[Source text]

○ ○ ○ ○

Promises from Futura Medical over the outlook for its contraception line have failed to prevent a share sell off.
The Aim-listed company’s share price had slumped by a more than 10 per cent by the market close in London.
Futura said it was close to achieving regulatory approval for a longer shelf life and partner launch for its line of condoms.
The specially designed contraception is meant to help men maintain an erection and maximise penis size, although it has had shelf-life issues that have delayed the launch of the product by its commercial partners.
Losses before tax at the company narrowed to £2.26m in the first half of 2017 from £3.02m the year before, as research and developments costs reduced to £1.79m from £2.48m. Futura ended June with £2.9m in cash, down from £7.23m a year earlier.
Shares in the company more than doubled earlier this month after it announced trials of its erectile dysfunction treatment had found it to be effective, safe, and with the potential to be the fastest-acting product available on the market.
“We continue to make good progress in the clinical and commercial development of our portfolio of product opportunities. This was highlighted last week with the announcement of positive clinical study results for [the erectile dysfunction treatment]. We are increasingly excited about [its] commercial potential as well as the first partner launch of [the condom] later in the year and the first pain relief out-licensing deal,” said Futura’s chief executive, James Barder.

○ ○ ○ ○

[Data section]

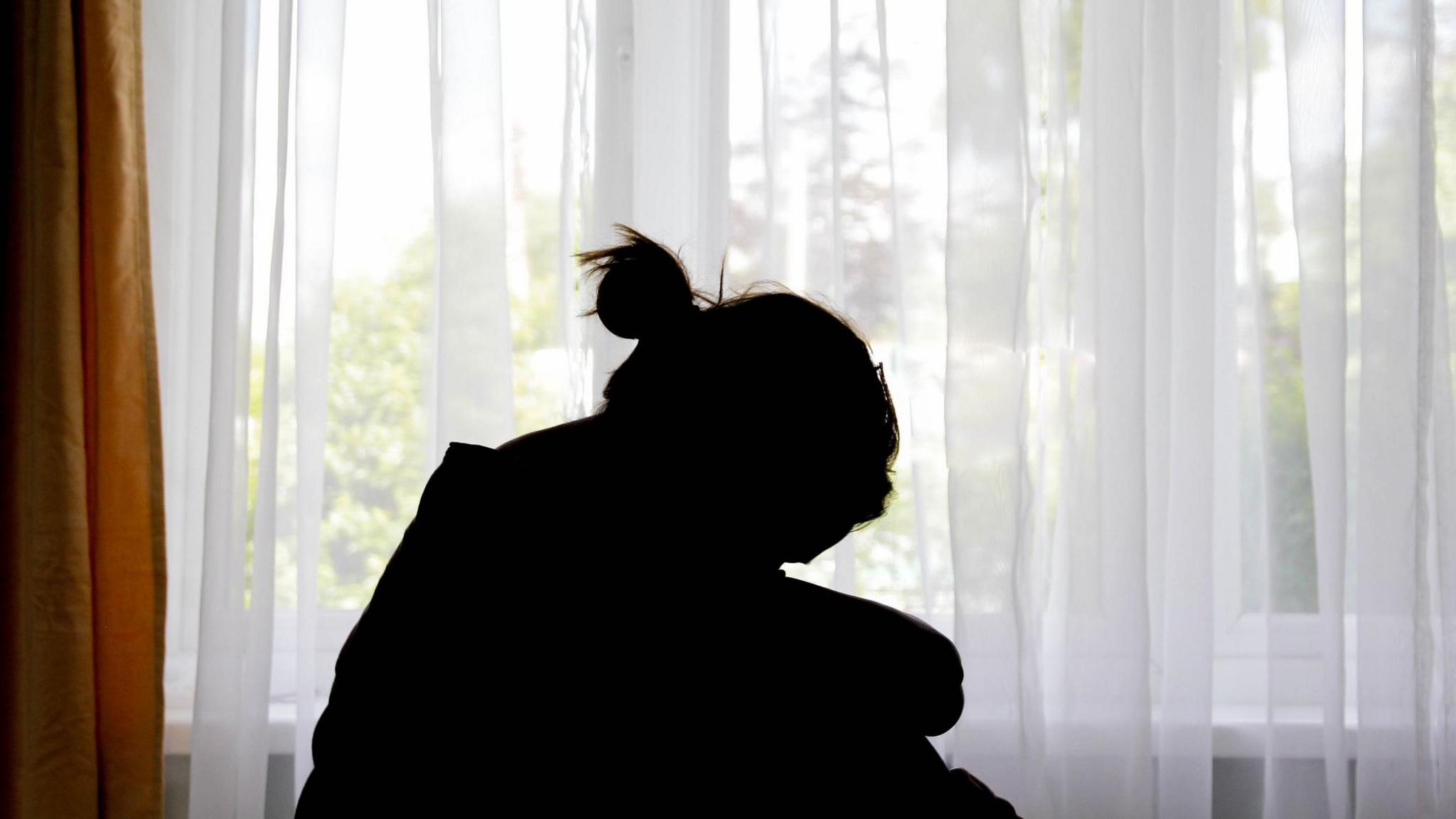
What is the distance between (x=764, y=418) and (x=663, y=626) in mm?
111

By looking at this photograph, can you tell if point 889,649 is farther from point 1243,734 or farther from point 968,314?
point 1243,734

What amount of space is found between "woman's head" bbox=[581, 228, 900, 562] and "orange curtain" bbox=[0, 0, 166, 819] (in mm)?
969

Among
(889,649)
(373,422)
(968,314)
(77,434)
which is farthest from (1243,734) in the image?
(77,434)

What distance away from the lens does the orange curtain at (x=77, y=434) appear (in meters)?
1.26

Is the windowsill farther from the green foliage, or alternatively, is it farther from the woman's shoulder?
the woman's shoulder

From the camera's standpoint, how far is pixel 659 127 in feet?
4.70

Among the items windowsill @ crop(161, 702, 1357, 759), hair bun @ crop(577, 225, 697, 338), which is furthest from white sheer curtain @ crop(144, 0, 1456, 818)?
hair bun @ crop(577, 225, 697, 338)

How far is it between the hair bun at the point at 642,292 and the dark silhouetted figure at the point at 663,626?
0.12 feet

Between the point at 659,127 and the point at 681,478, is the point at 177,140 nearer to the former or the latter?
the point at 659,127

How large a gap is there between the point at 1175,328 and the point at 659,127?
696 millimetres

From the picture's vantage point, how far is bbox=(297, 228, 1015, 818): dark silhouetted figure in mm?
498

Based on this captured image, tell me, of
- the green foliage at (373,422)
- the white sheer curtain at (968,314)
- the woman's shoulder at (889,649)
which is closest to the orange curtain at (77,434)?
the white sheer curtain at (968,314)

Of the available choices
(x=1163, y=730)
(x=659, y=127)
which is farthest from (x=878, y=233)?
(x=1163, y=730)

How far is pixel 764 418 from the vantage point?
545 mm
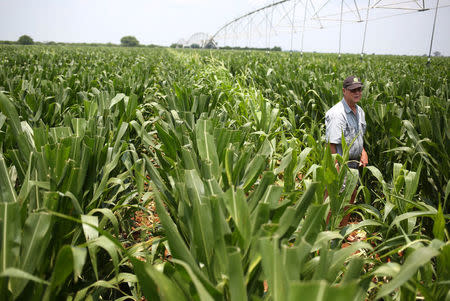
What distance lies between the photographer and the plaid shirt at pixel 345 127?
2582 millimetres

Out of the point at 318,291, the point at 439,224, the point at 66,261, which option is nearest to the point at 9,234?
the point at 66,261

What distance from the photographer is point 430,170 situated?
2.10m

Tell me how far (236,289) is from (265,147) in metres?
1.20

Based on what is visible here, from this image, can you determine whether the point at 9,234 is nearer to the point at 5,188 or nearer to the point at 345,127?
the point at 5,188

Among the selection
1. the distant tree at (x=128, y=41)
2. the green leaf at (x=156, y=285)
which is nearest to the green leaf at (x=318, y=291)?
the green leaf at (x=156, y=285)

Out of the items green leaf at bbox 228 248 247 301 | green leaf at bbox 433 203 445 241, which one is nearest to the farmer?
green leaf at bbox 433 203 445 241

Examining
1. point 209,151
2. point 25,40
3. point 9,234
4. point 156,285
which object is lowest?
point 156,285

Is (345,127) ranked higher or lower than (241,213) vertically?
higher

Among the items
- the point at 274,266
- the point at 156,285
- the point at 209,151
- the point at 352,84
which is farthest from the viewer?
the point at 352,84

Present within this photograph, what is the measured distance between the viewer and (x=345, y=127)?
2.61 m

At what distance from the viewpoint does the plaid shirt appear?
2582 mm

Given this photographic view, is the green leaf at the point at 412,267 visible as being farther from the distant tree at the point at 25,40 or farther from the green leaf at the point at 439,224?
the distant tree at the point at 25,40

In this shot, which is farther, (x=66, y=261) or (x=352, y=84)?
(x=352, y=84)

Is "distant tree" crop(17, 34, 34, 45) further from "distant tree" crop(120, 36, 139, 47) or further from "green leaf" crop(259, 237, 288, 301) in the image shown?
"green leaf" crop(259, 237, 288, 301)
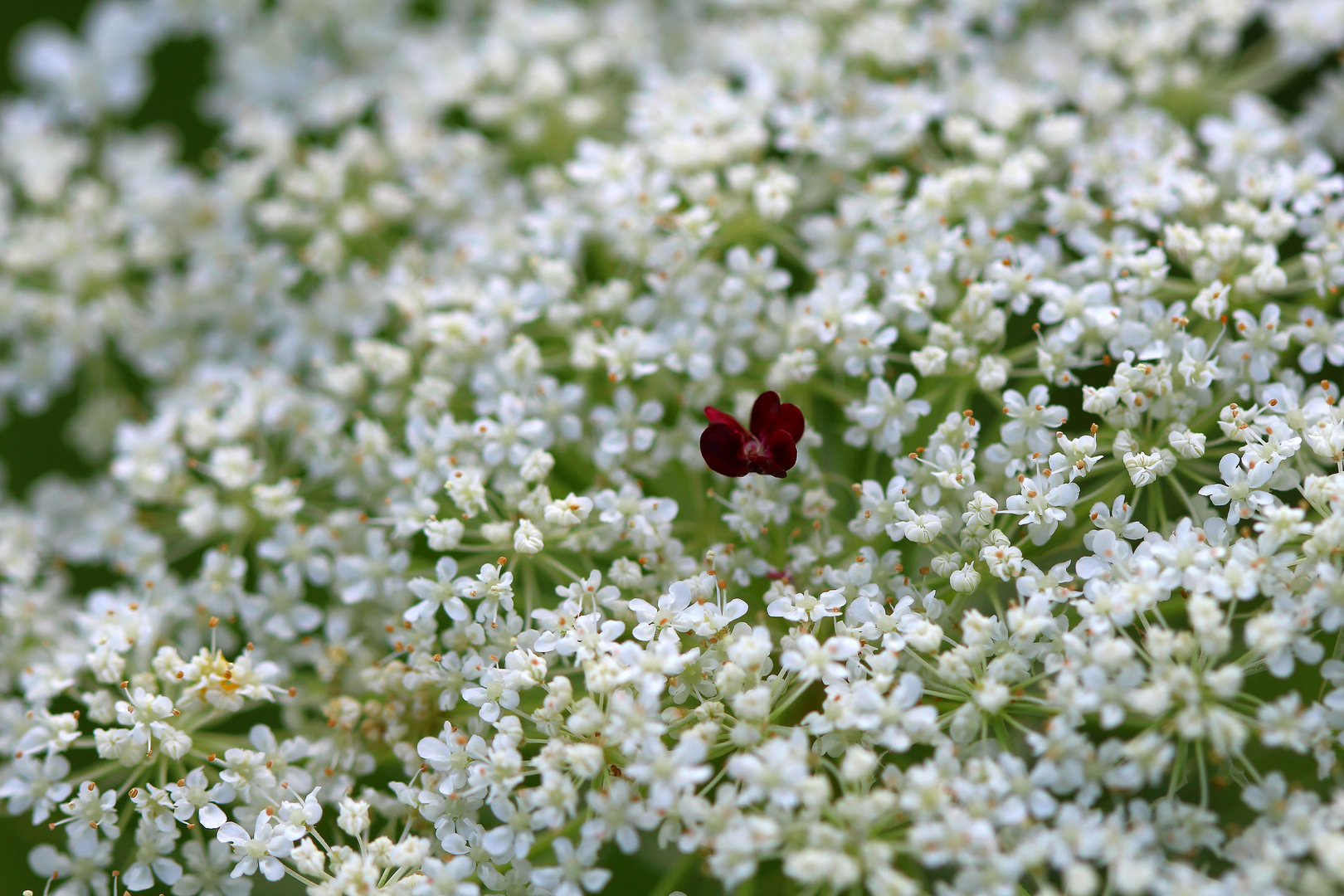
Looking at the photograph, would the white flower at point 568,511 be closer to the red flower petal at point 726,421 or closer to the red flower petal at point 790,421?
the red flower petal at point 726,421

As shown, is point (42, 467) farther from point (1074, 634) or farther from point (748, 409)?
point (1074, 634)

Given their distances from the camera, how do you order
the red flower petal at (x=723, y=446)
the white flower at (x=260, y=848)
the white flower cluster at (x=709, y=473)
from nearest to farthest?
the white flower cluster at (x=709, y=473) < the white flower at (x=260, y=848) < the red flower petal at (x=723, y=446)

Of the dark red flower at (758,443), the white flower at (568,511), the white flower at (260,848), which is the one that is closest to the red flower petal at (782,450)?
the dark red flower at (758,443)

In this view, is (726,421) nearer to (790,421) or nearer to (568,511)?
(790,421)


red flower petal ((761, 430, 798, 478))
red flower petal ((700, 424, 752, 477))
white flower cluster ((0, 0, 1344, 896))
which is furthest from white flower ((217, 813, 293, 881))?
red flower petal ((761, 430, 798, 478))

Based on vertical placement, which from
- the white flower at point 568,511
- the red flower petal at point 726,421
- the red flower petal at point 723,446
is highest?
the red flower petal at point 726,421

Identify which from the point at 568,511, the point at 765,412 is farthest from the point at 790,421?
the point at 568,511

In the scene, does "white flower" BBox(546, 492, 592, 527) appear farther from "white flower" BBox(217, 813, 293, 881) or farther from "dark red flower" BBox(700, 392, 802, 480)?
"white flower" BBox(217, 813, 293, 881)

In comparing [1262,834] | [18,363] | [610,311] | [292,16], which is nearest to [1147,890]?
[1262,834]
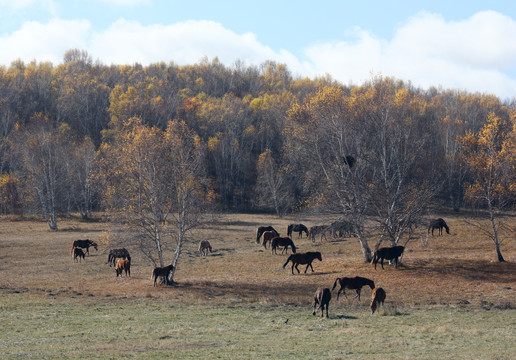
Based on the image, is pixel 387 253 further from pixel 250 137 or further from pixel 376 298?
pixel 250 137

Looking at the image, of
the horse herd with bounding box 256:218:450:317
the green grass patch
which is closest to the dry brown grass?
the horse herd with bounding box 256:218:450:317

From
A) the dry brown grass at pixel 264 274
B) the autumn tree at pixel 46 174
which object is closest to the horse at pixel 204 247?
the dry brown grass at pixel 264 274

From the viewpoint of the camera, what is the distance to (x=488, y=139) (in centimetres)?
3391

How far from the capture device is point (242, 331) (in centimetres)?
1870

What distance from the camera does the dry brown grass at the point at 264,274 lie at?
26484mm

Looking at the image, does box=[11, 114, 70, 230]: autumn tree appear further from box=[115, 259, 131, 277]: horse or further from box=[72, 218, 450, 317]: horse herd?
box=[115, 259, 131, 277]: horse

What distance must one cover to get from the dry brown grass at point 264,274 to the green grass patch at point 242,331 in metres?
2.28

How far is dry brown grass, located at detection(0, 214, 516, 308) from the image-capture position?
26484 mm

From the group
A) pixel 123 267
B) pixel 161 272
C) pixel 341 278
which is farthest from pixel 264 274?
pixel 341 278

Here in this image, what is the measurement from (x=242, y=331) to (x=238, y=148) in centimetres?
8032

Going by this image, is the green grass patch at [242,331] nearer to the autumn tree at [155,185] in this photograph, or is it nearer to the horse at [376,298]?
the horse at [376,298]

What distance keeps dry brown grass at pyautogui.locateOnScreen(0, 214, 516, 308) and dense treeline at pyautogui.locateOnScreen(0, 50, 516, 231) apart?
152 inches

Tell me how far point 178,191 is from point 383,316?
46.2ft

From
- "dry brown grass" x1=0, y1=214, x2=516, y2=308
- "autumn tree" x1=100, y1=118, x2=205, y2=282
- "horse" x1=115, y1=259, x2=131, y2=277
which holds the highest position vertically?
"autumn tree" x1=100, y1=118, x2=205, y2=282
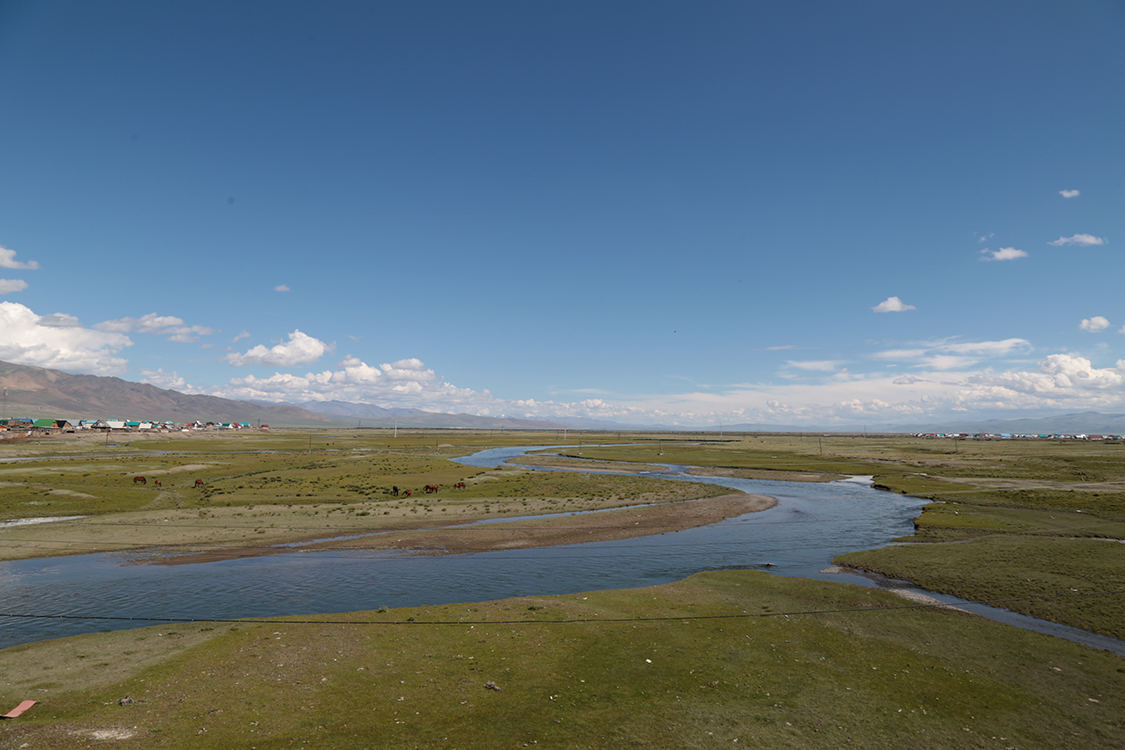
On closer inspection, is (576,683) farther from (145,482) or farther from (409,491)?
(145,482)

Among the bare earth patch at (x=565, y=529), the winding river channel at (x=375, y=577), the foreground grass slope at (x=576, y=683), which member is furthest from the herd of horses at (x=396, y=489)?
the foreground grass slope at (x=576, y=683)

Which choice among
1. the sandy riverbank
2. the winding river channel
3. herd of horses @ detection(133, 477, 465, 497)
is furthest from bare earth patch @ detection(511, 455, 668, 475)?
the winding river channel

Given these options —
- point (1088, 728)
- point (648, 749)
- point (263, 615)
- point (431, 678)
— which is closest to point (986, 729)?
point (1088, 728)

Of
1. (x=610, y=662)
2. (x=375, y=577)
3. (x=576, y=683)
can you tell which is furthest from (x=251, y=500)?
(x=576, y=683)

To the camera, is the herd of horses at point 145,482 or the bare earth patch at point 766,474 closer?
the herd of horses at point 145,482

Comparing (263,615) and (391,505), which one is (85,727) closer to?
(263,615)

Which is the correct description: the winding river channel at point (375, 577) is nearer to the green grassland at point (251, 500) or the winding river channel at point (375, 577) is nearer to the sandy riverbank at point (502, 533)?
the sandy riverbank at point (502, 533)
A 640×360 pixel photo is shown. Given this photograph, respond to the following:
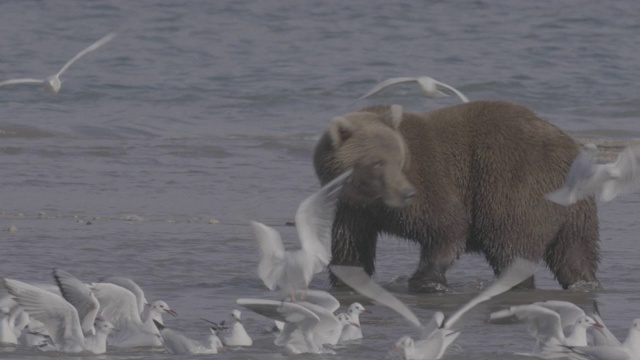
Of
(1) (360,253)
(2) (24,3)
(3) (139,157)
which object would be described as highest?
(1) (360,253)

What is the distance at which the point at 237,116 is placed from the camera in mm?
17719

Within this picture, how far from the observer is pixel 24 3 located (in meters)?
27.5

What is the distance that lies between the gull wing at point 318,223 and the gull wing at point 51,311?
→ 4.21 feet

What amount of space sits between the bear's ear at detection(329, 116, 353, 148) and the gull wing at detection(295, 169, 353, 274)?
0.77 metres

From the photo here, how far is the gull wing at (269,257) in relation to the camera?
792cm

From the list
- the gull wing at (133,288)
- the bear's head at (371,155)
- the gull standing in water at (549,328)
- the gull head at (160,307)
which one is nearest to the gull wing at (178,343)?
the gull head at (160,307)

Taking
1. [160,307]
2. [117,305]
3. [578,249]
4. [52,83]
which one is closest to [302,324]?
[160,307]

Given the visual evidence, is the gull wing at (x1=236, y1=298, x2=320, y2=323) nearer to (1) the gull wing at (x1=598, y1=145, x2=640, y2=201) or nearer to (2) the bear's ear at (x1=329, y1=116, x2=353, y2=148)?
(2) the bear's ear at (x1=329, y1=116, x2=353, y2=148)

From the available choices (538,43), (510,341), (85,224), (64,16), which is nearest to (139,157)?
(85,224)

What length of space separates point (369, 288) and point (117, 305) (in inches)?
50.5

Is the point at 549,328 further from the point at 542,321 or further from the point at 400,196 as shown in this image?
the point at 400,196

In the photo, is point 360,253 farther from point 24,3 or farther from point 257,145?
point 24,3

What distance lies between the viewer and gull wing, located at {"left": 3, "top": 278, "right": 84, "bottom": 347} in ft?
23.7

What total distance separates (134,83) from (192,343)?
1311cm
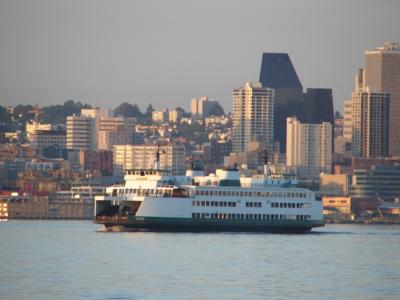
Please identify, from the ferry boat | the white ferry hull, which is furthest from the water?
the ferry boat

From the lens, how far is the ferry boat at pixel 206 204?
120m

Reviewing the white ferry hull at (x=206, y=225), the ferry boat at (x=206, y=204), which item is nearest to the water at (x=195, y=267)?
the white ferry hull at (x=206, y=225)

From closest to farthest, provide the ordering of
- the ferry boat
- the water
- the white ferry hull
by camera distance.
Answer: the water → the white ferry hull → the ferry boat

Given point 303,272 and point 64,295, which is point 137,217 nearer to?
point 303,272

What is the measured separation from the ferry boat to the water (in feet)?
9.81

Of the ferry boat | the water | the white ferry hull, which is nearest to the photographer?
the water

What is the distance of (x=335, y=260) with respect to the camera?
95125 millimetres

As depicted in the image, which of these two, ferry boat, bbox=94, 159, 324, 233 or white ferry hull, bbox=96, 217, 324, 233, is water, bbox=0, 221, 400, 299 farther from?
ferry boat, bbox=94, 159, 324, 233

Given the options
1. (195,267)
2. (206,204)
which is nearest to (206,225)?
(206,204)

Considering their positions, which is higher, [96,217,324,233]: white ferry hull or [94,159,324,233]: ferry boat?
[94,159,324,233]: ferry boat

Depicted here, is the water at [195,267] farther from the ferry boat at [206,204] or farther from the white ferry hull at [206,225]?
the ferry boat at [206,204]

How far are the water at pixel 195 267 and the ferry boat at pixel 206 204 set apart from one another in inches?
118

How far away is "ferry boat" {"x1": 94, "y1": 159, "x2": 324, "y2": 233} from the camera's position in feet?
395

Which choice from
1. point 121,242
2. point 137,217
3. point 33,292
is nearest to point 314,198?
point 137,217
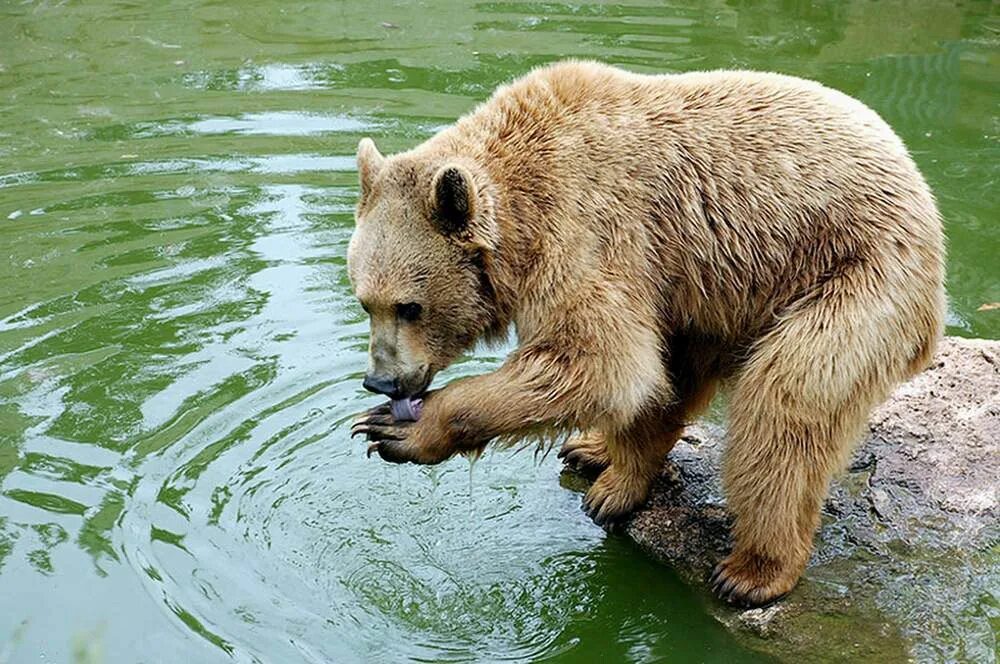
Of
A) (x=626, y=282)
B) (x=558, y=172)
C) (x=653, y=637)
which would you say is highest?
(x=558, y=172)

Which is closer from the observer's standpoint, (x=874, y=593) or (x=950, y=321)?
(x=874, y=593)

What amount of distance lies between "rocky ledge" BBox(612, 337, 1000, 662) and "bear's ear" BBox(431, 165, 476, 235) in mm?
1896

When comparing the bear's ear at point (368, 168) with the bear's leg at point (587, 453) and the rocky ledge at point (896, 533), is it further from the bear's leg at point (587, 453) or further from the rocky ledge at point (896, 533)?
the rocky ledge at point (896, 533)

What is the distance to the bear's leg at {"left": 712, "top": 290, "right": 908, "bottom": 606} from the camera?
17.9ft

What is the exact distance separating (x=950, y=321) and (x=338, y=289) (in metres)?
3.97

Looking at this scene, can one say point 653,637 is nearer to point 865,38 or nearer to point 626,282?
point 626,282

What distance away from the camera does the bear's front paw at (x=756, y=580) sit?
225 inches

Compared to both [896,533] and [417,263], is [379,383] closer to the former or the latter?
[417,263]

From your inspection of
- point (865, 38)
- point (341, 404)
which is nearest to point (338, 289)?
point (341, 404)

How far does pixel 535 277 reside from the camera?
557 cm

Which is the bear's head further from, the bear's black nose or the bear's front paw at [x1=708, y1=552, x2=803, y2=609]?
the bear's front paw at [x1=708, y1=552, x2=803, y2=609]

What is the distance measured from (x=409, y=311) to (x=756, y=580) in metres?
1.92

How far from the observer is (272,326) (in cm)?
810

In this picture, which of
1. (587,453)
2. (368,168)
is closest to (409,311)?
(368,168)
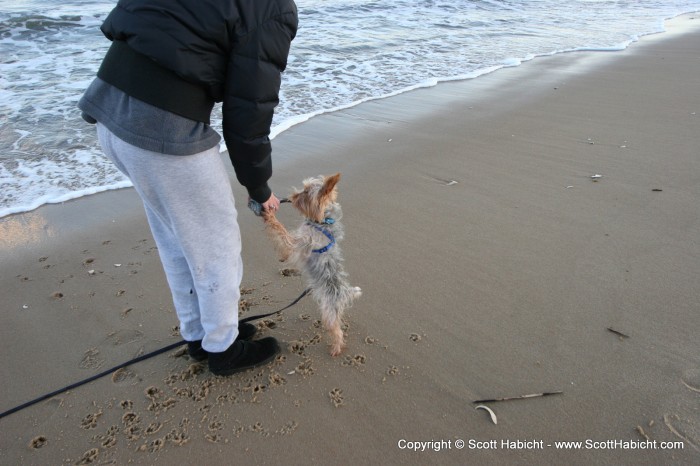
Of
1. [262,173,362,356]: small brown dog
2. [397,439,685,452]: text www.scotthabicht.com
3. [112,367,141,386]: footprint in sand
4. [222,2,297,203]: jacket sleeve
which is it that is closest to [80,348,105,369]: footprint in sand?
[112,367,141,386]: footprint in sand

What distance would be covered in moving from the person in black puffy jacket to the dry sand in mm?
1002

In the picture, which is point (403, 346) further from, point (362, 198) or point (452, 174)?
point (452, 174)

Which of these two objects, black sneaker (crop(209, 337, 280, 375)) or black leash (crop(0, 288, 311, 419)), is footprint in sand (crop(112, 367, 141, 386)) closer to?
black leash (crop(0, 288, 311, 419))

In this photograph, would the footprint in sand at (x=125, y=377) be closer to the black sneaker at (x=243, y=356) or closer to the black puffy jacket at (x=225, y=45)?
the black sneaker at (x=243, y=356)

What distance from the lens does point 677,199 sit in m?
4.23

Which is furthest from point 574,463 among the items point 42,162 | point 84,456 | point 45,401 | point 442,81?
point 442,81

○ ○ ○ ○

[Work task] Which pound sterling amounts appear in the Futura Medical article? The records come from a separate source.

[Answer section] £2.26m, £3.02m, £1.79m, £2.48m, £2.9m, £7.23m